Oooo, pretty! Sharpless 2-106 is about 2000 light years away, located in a region of the galaxy known for birthing stars. The nebula is only about two light years across – small for a star-forming region, but still over 2,000 times bigger than our entire solar system!

Deep in the middle of the cloud is a star struggling to be born. It may have about 15 times the mass of the Sun, big enough to put it squarely into the “massive star” category. It’s flooding the nebula with ultraviolet radiation, causing the gas to glow. Different atoms glow at characteristic colors, allowing us to identify what elements are present, at what quantities, and even at what temperatures. In this case, special filters were used to pick out the elements helium (purple), hydrogen (red), oxygen (green), and sulfur (blue).
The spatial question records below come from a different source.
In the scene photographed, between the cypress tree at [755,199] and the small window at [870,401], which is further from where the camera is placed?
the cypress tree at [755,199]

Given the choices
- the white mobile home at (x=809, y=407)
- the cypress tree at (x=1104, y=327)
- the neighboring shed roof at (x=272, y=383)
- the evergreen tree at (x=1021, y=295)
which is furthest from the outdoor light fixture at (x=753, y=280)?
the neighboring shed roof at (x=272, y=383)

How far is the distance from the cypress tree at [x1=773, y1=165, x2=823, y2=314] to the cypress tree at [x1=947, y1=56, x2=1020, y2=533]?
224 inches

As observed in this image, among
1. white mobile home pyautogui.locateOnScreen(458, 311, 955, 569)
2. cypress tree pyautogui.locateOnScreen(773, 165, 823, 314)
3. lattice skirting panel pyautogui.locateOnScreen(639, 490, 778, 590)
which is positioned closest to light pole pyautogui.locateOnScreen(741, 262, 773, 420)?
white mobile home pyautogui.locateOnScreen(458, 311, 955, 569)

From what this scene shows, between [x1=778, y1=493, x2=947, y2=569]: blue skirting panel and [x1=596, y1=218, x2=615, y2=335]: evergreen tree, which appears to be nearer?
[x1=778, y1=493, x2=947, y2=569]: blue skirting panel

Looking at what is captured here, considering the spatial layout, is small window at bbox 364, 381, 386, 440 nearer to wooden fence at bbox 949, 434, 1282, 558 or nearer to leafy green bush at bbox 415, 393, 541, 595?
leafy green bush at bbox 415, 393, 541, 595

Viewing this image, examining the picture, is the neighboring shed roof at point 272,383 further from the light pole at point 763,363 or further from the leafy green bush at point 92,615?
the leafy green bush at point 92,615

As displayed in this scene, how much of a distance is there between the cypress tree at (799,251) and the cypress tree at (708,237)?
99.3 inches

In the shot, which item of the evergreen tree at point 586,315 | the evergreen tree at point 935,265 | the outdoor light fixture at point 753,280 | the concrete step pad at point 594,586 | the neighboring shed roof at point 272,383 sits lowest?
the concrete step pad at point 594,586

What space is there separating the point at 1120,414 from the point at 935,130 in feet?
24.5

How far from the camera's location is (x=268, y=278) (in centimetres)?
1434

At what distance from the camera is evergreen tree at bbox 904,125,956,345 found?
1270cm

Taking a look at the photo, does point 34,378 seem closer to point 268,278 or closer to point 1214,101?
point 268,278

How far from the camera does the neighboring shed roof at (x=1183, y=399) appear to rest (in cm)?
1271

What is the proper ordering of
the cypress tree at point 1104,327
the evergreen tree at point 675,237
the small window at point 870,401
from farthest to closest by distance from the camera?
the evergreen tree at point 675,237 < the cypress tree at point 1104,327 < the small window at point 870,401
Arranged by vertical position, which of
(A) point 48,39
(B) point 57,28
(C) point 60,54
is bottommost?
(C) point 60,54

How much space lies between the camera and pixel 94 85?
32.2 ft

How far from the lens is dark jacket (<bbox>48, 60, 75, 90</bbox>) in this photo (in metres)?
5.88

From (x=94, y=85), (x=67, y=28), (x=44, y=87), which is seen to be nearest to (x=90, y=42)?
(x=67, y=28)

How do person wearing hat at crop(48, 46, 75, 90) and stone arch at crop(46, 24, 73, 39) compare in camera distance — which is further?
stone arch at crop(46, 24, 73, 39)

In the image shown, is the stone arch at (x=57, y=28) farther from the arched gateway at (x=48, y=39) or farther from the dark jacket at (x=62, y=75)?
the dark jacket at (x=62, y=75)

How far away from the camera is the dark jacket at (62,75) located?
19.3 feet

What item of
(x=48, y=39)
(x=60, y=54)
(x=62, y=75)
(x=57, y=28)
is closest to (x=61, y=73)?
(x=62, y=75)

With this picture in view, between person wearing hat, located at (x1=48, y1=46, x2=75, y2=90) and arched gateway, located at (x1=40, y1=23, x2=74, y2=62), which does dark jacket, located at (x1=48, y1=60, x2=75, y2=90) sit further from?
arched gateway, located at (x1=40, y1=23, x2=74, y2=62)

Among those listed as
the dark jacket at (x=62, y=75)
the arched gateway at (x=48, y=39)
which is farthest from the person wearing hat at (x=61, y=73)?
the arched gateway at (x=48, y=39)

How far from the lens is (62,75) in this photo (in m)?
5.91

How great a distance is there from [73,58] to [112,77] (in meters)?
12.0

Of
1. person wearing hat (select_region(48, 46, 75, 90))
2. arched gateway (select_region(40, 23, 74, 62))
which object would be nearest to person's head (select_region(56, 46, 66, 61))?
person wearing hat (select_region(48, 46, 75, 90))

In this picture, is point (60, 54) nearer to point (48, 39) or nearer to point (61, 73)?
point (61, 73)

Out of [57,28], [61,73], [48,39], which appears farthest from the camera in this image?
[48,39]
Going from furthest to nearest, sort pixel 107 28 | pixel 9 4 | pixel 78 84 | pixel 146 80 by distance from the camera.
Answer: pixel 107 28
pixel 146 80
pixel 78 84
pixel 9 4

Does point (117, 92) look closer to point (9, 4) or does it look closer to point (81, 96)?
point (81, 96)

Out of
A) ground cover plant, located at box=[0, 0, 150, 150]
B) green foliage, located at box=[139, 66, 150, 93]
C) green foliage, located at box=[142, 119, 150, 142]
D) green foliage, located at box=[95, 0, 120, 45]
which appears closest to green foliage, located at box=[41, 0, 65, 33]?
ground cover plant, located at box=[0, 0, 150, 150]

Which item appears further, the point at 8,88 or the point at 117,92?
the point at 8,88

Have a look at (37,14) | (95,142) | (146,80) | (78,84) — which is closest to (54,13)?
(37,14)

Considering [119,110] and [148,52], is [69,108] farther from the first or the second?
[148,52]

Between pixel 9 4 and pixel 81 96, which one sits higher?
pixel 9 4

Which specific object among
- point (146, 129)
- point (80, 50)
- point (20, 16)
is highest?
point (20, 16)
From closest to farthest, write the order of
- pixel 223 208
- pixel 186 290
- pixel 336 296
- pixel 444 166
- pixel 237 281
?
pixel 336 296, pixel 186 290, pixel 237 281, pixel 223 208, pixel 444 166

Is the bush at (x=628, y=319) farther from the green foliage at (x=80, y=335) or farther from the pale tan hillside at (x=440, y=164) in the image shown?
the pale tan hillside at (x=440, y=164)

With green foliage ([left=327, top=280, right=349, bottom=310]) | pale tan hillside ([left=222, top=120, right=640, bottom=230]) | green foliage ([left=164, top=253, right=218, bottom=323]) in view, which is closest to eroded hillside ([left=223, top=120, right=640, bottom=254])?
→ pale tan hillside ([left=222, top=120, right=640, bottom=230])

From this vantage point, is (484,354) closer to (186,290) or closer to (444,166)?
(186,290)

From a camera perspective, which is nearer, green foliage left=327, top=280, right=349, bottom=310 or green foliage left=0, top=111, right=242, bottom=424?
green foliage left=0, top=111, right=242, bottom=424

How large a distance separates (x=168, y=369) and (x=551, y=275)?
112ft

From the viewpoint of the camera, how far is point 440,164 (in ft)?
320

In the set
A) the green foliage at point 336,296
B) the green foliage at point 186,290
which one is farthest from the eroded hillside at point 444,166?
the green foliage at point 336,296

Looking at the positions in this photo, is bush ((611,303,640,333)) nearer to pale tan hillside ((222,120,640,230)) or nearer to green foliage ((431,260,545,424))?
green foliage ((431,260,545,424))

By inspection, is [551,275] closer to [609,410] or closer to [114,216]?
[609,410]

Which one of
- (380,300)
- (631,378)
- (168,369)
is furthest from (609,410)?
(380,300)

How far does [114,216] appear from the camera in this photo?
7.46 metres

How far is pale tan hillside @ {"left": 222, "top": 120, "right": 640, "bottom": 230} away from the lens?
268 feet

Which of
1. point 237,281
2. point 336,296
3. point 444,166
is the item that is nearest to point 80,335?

The result is not really a true-color image – it’s not what your eye would see if you were out there floating around – but it’s close. Amazingly, to me, each filter was exposed for only 15 minutes, resulting in a one-hour total exposure time for this image!

[Note: the purple glow surrounding that bright star is just an internal reflection, light scattering around inside the telescope. That’s most likely a bright foreground star blasting out more light in the purple filter than the others; it doesn’t mean that star has a giant shell of helium around it!]

The nebula is double-lobed because the star is probably surrounded by a thick disk of material: gas, dust, silicates and other junk swirling around that forms the star itself (and perhaps planets, though we can’t tell in this case because there’s simply too much stuff there obscuring our view). A typical disk is on the order of the size of our solar system, so is invisibly tiny in this image.

But the star is blowing out material too in a stellar wind. It gets stopped by the equatorial disk, so it can only blow up and down, above and below the disk, forming these two great lobes that stretch for trillions of kilometers.

If we compare this image to one taken in the infrared by Subaru, we learn even more:

Like the Orion Nebula picture the other day, the IR image shows that a cavity is being carved out the surrounding gas, most likely from the winds from that massive star. Streamers of gas can be seen on the left, probably formed as the outflowing gas slams into dense knots of surrounding material, a bit like a sandbar that forms when water flows around a patch of sand. You can also see lots more stars than in the optical image, including many bright ones you don’t see at all in the optical. The thick dust surrounding Sharpless 2-106 blocks the optical light from stars, but IR can pierce that veil and reach our telescopes, showing us the hidden treasures.

We see bipolar nebulae all over the place… I have another one I’ll be telling you about soon, one of my very favorite objects in the whole sky. If you’ve been reading my blog for more than a couple of weeks you’ve already seen it, probably without even knowing it. But that’s the only hint I’ll give for now. Stay tuned and I’ll tell you all about it. Promise!

Until then, soak in the beauty of this nascent star, which, in a few million more years, will blow away the tattered remnants of its cocoon, and emerge as another bright blue-white star to light up our galaxy.